= Document section =
○ ○ ○

Proposed section 30AF requires that filing of
certain notice must be filed before the end of 28 days after
sentencing, judgment, decision or discharge of the accused.
However, the court can extend (under proposed subsection
30AF(3)) the time if satisfied that to do so is in the
interests of justice
To remove any doubt, proposed section
30AHdetails the laws that apply at the time of the appeal.
Unless the Court orders otherwise, the laws of the Commonwealth and
the laws of the State or Territory applying under subsection 68(1)
of the Judiciary Act 1903 and the Rules of Court relating
to the practice and procedure to be followed during criminal appeal
proceedings are to be those in force at the time the prescribed
notices are filed in the Court.
Proposed section 30AI addresses the issue of
fresh evidence on appeal and allows for the Court to receive
further evidence if it is in the interests of justice to do so.
This evidence may de taken on affidavit, by videolink or similar,
by oral examination.
Under proposed section 30AJ, the Court must
allow a proposed section 30AA appeal against a
conviction if it is satisfied that the verdict was unreasonable,
unsupported by the evidence or there had been a substantial
miscarriage of justice, or that it should be set aside due to a
wrong decision on a question of law. However, if the court decides
the verdict of the jury was unreasonable or not supported by the
evidence, it may nonetheless dismiss the appeal if it is satisfied
there has been no substantial miscarriage of justice.[38] In respect of this,
the Explanatory Memorandum comments:
This ensures that a conviction cannot be set
aside on the basis of an error or irregularity which did not result
in a substantial miscarriage of justice.[39]
The Court can also allow an appeal on the sentence, and
substitute a greater or lesser sentence.

○ ○ ○

= Excerpted records =
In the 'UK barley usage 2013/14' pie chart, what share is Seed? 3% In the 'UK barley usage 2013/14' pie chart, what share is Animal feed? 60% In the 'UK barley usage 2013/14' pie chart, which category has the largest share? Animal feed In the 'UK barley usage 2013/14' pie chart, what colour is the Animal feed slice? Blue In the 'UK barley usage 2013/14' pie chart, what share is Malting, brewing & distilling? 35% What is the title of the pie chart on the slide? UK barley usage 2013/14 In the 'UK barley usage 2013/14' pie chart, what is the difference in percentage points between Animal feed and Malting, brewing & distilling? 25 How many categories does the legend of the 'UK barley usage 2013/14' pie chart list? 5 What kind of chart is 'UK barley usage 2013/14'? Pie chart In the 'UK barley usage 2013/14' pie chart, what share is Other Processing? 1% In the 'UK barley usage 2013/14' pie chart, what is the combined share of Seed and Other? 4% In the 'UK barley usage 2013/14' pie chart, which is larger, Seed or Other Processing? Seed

○ ○ ○

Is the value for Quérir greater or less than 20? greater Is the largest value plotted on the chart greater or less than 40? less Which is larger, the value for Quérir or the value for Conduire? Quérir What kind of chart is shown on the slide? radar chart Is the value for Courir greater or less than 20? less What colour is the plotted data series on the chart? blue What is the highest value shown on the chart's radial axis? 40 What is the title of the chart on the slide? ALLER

○ ○ ○

= Task item =
Reproduce the stretch of the text on proposed appeal provisions from "Proposed section 30AI" through "justice to do so.". The lines above are separate material and are not part of the text on proposed appeal provisions.

= Answer to this task =
Proposed section 30AI addresses the issue of
fresh evidence on appeal and allows for the Court to receive
further evidence if it is in the interests of justice to do so.